• Problem description:
Print the line containing "amostra no laboratório" and all lines after it to the end of the records below, exactly as written. No pictures.

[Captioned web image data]
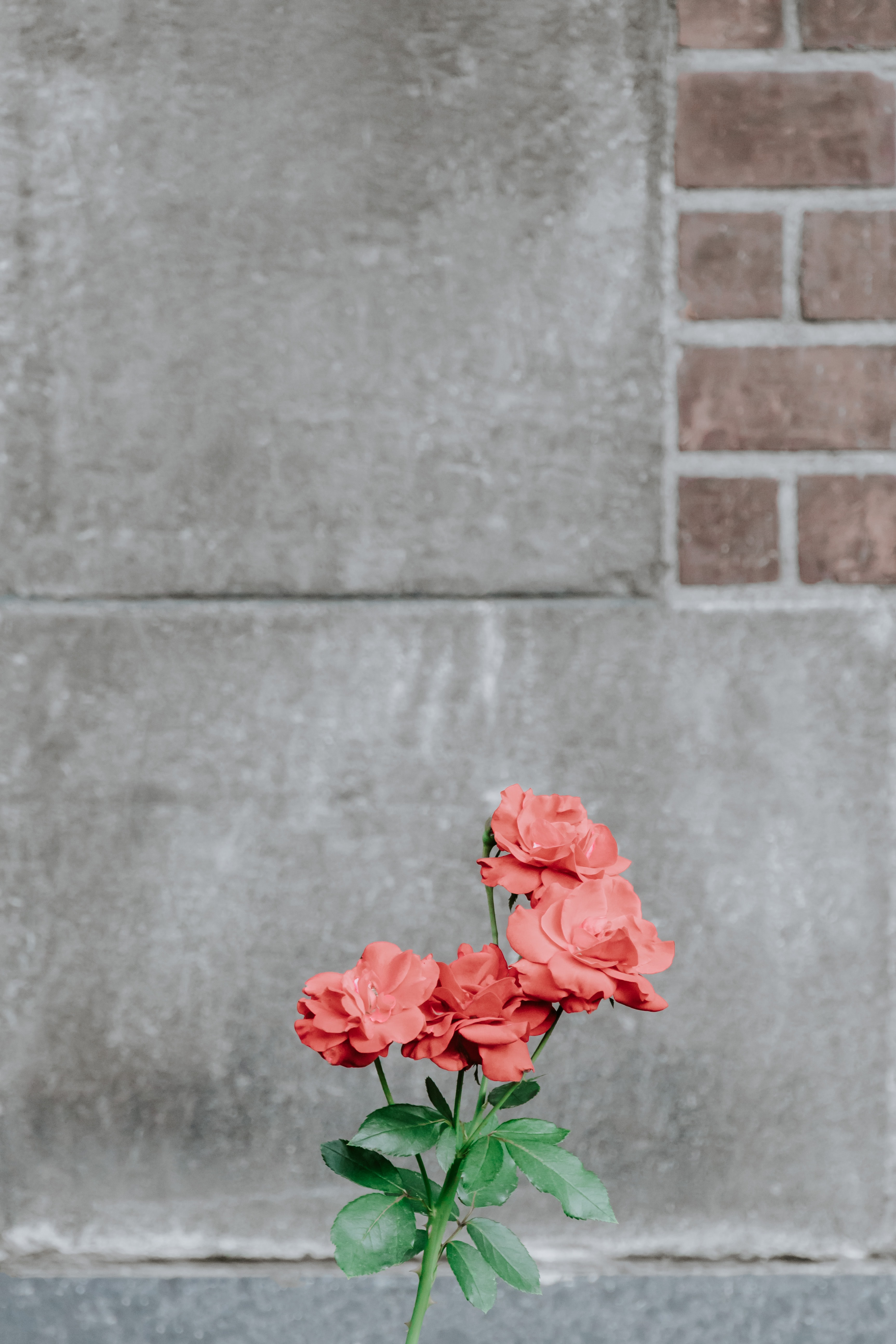 red rose flowers next to gray concrete surface during daytime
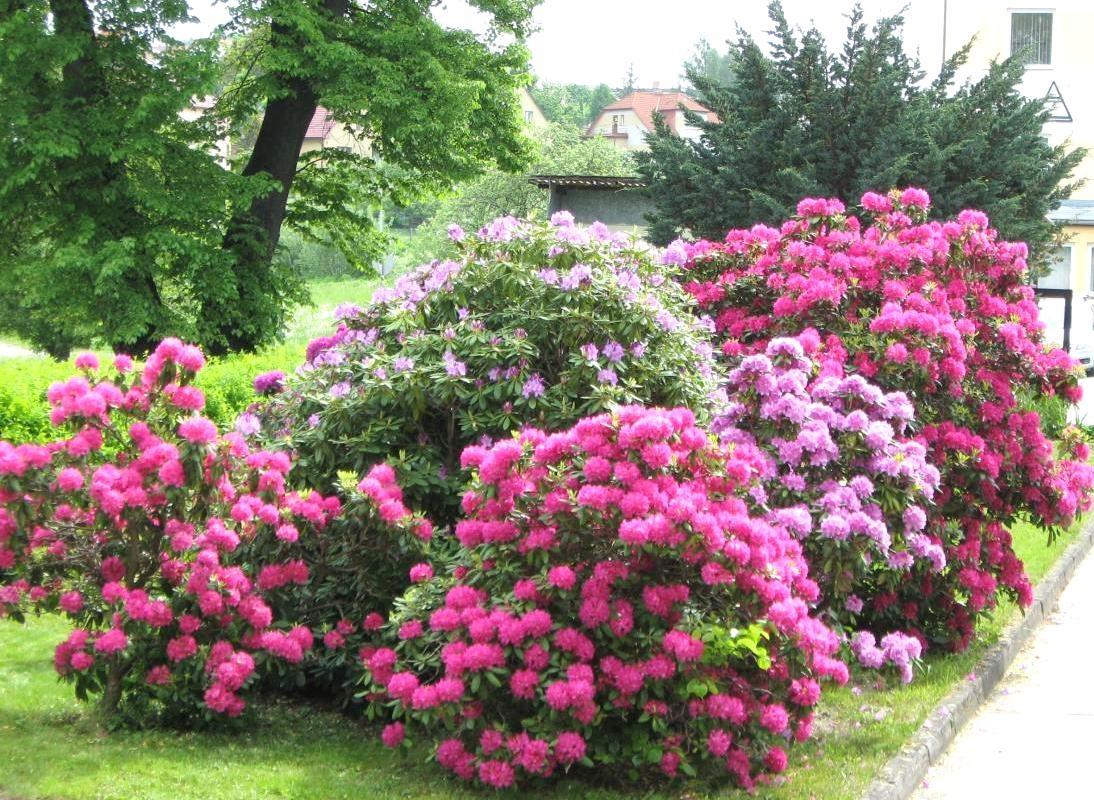 Потрясающие розовые кусты рододендрона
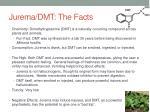 jurema dmt the facts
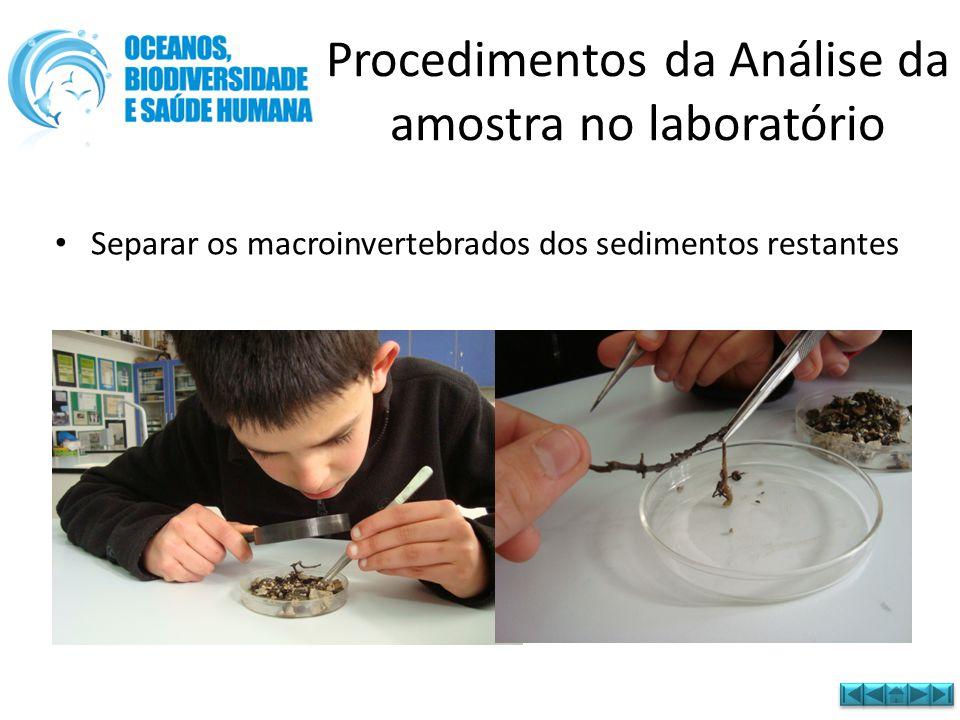 • Separar os macroinvertebrados dos sedimentos restantes Procedimentos da Análise da amostra no laboratório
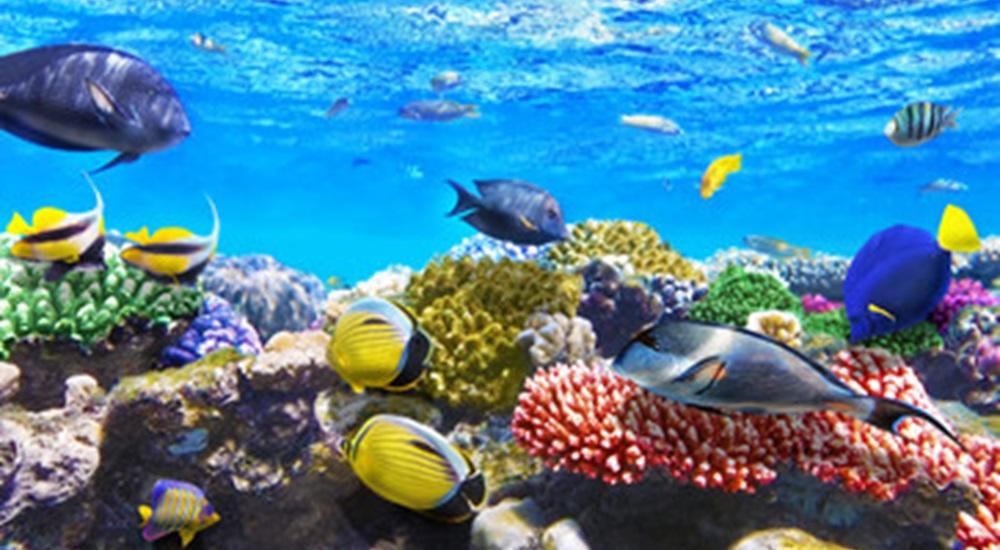 voir des poissons tropicaux pendant un autour a cuba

• Completed task:
 • Separar os macroinvertebrados dos sedimentos restantes Procedimentos da Análise da amostra no laboratório
 voir des poissons tropicaux pendant un autour a cuba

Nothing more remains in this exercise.